La plupart des Américains s’habillent sans chichi, souvent en tenue de sport, mais ils se montrent très soignés pour l’église ou les rencontres d’affaires. La diversité et la tolérance du pays font que toutes les silhouettes se croisent dans la rue, avec une flamboyance particulière du côté latino.
Si l’on dit de la cuisine chinoise qu’elle est « vaste et profonde », la cuisine américaine est, disons, un simple « just so so ». L’esprit puritain — « manger pour vivre » — rejette les raffinements, d’où ces haricots acidulés, sauces pimentées sucrées ou thons insipides qui ne surprennent personne. Les vagues d’immigration venues d’Espagne, d’Italie, de France, de Thaïlande ou de Chine ont toutefois enrichi la table.

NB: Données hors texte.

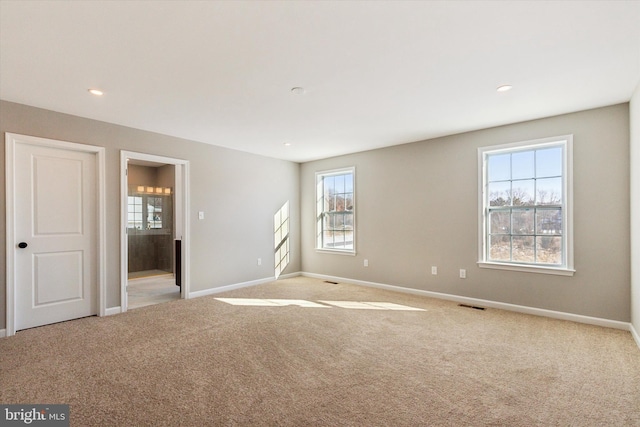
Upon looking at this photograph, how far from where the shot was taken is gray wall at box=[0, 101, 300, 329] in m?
3.50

Les possibilités de logement sont, elles aussi, contrastées : un penthouse à Manhattan vaut des dizaines de millions de dollars, quand une jolie maison dans une bourgade pittoresque peut coûter 100 000 dollars. Mais de nombreux centres‑villes se sont transformés en refuge pour sans‑abri ; la sécurité y est fragile et la criminalité violente fréquente. Les salariés préfèrent donc travailler downtown et vivre en banlieue.
L’Amérique roule sur ses roues. Le réseau routier domine le rail, et chaque famille possède quasiment une voiture par personne, plus un pick-up ou un camping-car pour transporter du lourd ou partir au long cours. Sur l’autoroute, on voit souvent un pick-up tirant une caravane, ou un camping-car remorquant une petite voiture. Parkings et stations-service sont partout, si bien que carburant et stationnement ne posent guère souci. Reste que de nombreux axes vieillissent. Début 2018, le président Trump proposait un plan d’infrastructures de 1 500 milliards de dollars ; les multiples chantiers croisés sur ma route laissent penser qu’il est bel et bien lancé.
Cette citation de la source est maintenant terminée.